== Given task ==
Copy out the rows word for word, starting at the line that contains "Is the point" and continuing through the end of the rows, with both ends included.

Stored dataset rows:

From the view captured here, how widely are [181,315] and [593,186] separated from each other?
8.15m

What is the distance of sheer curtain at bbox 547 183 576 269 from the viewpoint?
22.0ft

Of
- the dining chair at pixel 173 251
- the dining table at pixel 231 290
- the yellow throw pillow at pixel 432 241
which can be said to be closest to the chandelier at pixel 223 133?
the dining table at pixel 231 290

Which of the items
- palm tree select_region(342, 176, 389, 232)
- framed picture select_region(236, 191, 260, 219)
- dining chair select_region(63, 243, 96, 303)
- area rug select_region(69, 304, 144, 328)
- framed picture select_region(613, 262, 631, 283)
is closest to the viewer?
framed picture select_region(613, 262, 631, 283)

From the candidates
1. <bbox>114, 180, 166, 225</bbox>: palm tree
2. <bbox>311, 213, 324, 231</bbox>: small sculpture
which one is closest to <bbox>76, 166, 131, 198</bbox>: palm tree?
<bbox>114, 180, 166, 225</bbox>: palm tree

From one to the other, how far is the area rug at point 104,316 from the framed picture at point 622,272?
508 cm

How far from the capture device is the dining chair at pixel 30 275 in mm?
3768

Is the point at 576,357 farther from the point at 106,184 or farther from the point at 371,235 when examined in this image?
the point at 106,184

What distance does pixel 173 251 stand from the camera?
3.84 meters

== Result of this exercise ==
Is the point at 576,357 farther from the point at 106,184 or farther from the point at 371,235 when examined in this image?
the point at 106,184

What distance does pixel 173 251 stand from the camera?
3.84 meters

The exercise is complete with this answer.